You obviously know the former Santa Fe main better than I do, and your details illustrate why DP rather than helpers. I would not be surprised to find one or two units come off/go on somewhere around Belen.

It is all about grades, horespower and speed.

Mac

Eastward to Ash Hill and eastward to Goffs are both 1.0%. Descent to Needles is 1.4%.

I had it in my head that Riordan was just east of Flagstaff, AZ, but it is just west of Flagstaff and the summit elevation is 7,350’ asl.

Timz has the railroad been realigned over Ash and Goff’s Hill? As I remember it there are separate tracks used by Eastbounds and Westbounds, with descending trains using the older and steeper grades, though Bi-directional CTC allows DS discretion.

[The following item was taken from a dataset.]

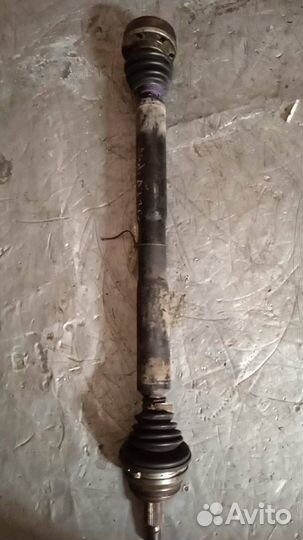Полуось передняя правая Volkswagen Passat B5 8L1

Please keep in mind that Distributed Power isn’t only about grades. (Help me out here, Jeff!) It’s about better train handling and slack control, and faster brake applications (making longer trains safer). I don’t know of too many long, pusher-requiring grades between Proviso and North Platte, but DP is very common between those points.

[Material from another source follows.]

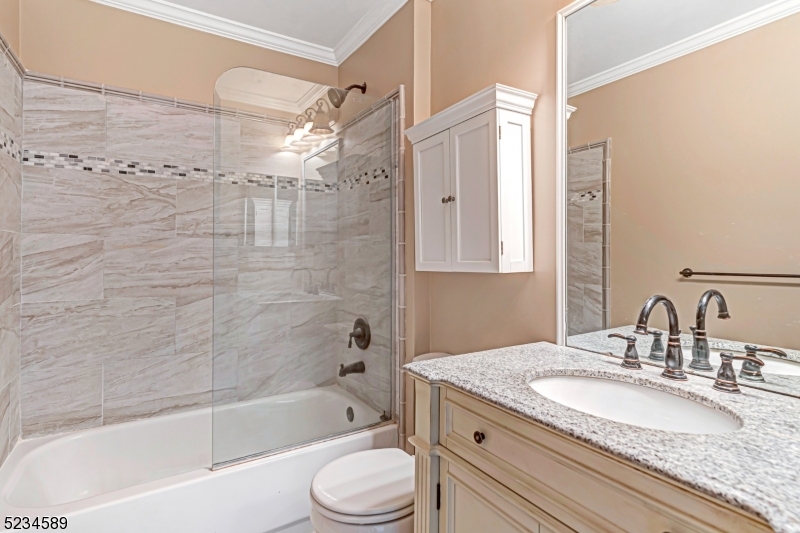 Hamilton Woods - Residential Lease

It used to be that one could tell when the end of a freight train was approaching by the banging in the couplers–a slight level adjustment where the drawbar forces were about equal. That doesn’t happen with DP–you know the end of the train by the sound of an approaching locomotive!

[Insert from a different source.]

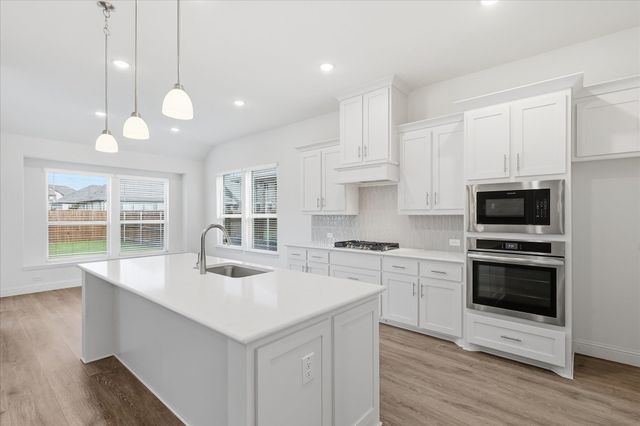208 Lakewood Lane, Ponder, TX 76259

Balt, I hope CSX will be using DP on those monster freight trains I keep hearing about. Unlike nearly everyone else, I’m thrilled at the prospect of three-miles-plus of slowly-moving freight cars (for research purposes, of course!).

I can’t say as I’ve seen any distributed power on the CSX Water Level Route (Chicago Line), bit it’s sounding like that might change…

Then, again, I’m not always there, so it may have already. I’m pretty sure I’ve hear the defect detector near Utica max out at least once.

The eastward climbs to Ash Hill and to Goffs are 1.0%. The separated mains are on the east slopes of each hill; on each the steeper, shorter track is newer. When they double tracked around 1923 SFe added the 2.2-2.3% cutoff east from Ash Hill; the two-mile 1.96-1.98% cutoff west of Ibis dates from around 1950. The other track is 1.4% on each.

We have not seen any DPU on CSX’s A&WP sub from LaGrange, Ga - ATL. The trains are longer but maybe NS will not allow DPU on their trackage that CSX has to traverse from East Point - downtown ATL. As well NS may be concerned about DPU crossings its Piedmont division west of ATL Amtrak station at Howell CP diamonds.

As it is CSX trains often block the crossing as it is the yard lead for CSX’s Tilford yard. A hint of those delays can be seen by the number of times Amtrak’s Crescent is delayed between ATL and Anniston. Oltmann can probably give us some info on how much this CP is blocked.

Believe that there was a trains blog mentioning this CP definitely needs flyovers.

CSX is testing DPU on selected territories and mostly on bulk commodity trains.

I’ve been wondering about the control of DPU’s. From what I’ve read, the control can be set up to have the DPU’s slave to the lead units or can be contolled independently. If this is so, can the mid-train DPU’s be controlled separately from the rear pushers? If this is so, how many sets can be controlled independently?

I was wondering the same thing…

You can have up to 4 remote consists in a train. I’ve never had a train that had two (or more) remote consists, only trains with a lead and either mid-train or rear consist. From what I understand, each remote consist can be handled separately from the others.

Jeff

The 18K foot intermodal train that UP operated from Texas to California several years ago had 3 DP set ups in the train. 1st DP was about 6K feet deep, 2nd was about 12K feet deep, 3rd was on the rear of the train, if I remember the video correctly.

Just remember while you’re enjoying these longer trains, that there are folks losing their jobs and livihood being furloughed because CSX is needing less crews to run these longer trains. So just keep on enjoying them while folks are having to find new jobs because of them.

[:-,] With an octopus* for an engineer ?

(*4 remotes x 2 hands each = 8 hands needed) No offense intended, Jeff - that would seem to be a very busy responsibility at a grade transition, for example. Would it be ?

  • Paul North.

To rocklymidlandrr - So let’s be inefficient on purpose so costs go up and more traffic moves to trucks.